Personal tools
Large margin based parameter estimation for hidden Markov models
| What |
|
|---|---|
| When |
Jan 23, 2009 from 10:30 AM to 11:30 AM |
| Where | Conference Room 54-134 EIV |
| Add event to calendar |
|
Prof. Fei Sha
University of Southern California
Friday, January 23, 2009 at 10:30am
Conference Room 54-134 EIV
Abstract
In many application domains, we face the task of characterizing the
distribution of continuous random variables. For instance, in automatic
speech recognition (ASR), these variables are acoustic properties of
speech signals. For such tasks, Gaussian mixture models (GMMs) are
widely used as an very effective density estimator. Particularly, in the
context of ASR, they are embedded in continuous-density hidden Markov
models (CD-HMMs) to yield emission probabilities, i.e., the likelihoods
of acoustic observations conditioned on hidden states such as phonemes.
Meanwhile, the transition probabilities in CD-HMMs attempt to capture
temporal properties of speech signals. Similar modeling choices arise in
other applications, for instance, in activity recognition.
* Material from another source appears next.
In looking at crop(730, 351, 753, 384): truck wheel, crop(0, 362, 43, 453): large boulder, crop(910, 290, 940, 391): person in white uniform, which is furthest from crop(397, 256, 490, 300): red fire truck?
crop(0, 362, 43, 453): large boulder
Various techniques have been developed to estimate the parameters of
CD-HMMs. In particular, discriminative techniques such as conditional
maximum likelihood and minimum classification error have attracted
significant research attention. When carefully and skillfully
implemented, they often lead to lower error rates (in speech
recognition) than traditional techniques of maximum likelihood
estimation.
In this talk, I will describe a new discriminative technique that is
based on the principle of large margin, a key framework in many machine
learning algorithms including support vector machines and boosting. The
new technique differs from previous discriminative methods for ASR in
the goal of margin maximization. In particular, in our large margin
training of CD-HMMs, model parameters are optimized to maximize the gap
(or the margin) between correct and incorrect classifications. I will
present an extensive empirical evaluation of our approach on two
benchmark problems in speech recognition: phonetic classification and
recognition on the TIMIT speech database. In both tasks, large margin
systems obtain significantly better performance than systems trained by
maximum likelihood estimation or competing discriminative frameworks.
An in-depth analysis also reveals some interesting features of our
approach, which contribute to the superior performance.
Towards the end of the talk, I will discuss briefly the connection of
our work to the structured prediction problems in the machine learning
community. I will also discuss the future direction of this line of work
and other application potentials.
Biography
Fei Sha got his Ph.D from U. of Pennsylvania in computer and information
science. Afterwards, he spent a year at UC Berkeley as a postdoc with
Prof. Michael Jordan and Prof. Stuart Russell. He then joined Yahoo
Research as a research scientist for a year. He has been a faculty at
USC's computer science department since the summer of 2008. His research
interest focuses on statistical machine learning. His work had won best
student paper awards at NIPS and ICML.